[Objective]: Render the stretch of the listing from the line containing "Is orange poppy flower, located" through the end of the listing as a Markdown table with two columns, Row and Line, leaving out blank lines.
***
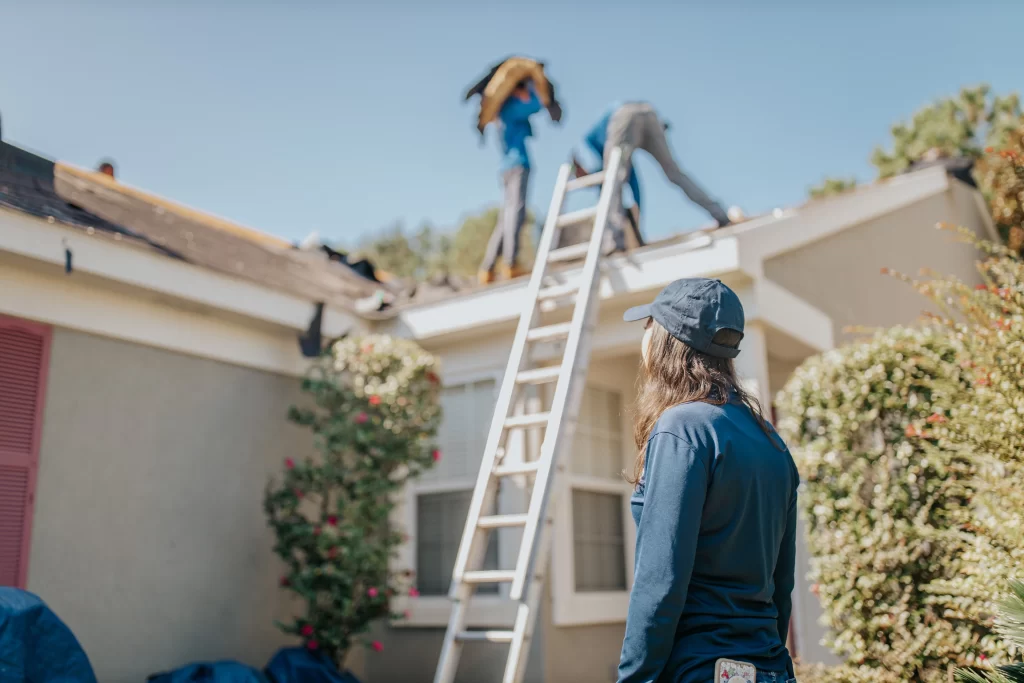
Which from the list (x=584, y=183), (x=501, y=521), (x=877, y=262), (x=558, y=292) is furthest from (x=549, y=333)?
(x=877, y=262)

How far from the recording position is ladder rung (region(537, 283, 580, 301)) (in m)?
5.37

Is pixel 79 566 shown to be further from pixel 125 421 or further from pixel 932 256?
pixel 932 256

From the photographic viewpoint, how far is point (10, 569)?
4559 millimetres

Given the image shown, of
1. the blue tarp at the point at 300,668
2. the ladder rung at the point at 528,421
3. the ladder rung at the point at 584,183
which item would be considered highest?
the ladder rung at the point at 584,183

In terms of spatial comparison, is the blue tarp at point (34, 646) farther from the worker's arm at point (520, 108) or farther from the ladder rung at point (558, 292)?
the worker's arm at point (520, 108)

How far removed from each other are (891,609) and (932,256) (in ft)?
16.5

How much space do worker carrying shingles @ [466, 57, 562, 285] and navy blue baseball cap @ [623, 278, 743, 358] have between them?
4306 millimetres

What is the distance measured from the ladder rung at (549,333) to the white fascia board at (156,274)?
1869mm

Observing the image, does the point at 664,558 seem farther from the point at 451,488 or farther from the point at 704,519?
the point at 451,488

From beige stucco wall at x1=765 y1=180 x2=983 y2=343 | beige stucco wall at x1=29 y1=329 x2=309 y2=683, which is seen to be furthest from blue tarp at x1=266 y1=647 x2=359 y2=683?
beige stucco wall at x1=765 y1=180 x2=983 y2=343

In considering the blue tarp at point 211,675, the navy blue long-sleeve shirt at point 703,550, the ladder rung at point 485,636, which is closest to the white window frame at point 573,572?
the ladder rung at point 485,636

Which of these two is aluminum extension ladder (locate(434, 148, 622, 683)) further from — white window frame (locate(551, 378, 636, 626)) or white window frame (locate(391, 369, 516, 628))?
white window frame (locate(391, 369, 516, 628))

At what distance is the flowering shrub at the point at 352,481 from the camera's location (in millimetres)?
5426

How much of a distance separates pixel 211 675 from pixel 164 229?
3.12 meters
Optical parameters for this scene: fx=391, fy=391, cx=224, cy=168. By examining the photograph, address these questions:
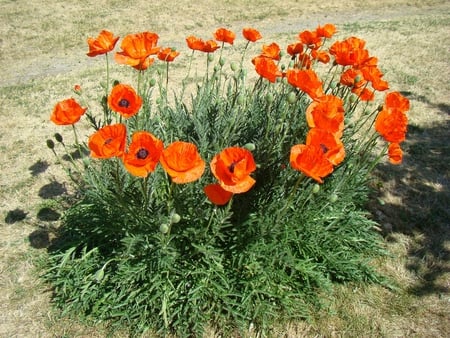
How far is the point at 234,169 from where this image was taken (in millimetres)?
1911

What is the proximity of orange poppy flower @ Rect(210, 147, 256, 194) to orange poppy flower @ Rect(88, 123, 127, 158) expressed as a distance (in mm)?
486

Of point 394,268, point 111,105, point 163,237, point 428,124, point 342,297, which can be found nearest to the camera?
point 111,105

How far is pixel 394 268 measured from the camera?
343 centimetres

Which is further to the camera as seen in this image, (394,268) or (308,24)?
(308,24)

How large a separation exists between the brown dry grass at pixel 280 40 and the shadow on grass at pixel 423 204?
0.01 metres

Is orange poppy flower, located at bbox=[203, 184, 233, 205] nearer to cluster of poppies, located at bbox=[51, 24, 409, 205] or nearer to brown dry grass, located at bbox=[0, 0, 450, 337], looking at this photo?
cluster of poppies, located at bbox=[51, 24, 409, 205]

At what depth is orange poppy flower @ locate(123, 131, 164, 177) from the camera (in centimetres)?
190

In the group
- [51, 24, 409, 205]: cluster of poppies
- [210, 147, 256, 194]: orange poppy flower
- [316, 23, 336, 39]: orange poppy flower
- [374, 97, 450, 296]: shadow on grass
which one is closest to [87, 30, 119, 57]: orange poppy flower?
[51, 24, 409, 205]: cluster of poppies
***
[Result of this task]:
| Row | Line |
|---|---|
| 1 | Is orange poppy flower, located at bbox=[203, 184, 233, 205] nearer to cluster of poppies, located at bbox=[51, 24, 409, 205] or nearer to brown dry grass, located at bbox=[0, 0, 450, 337], looking at this photo? |
| 2 | cluster of poppies, located at bbox=[51, 24, 409, 205] |
| 3 | At what depth is orange poppy flower @ locate(123, 131, 164, 177) from the camera (in centimetres)? |
| 4 | 190 |
| 5 | In the group |
| 6 | - [51, 24, 409, 205]: cluster of poppies |
| 7 | - [210, 147, 256, 194]: orange poppy flower |
| 8 | - [316, 23, 336, 39]: orange poppy flower |
| 9 | - [374, 97, 450, 296]: shadow on grass |
| 10 | which one is closest to [87, 30, 119, 57]: orange poppy flower? |
| 11 | [51, 24, 409, 205]: cluster of poppies |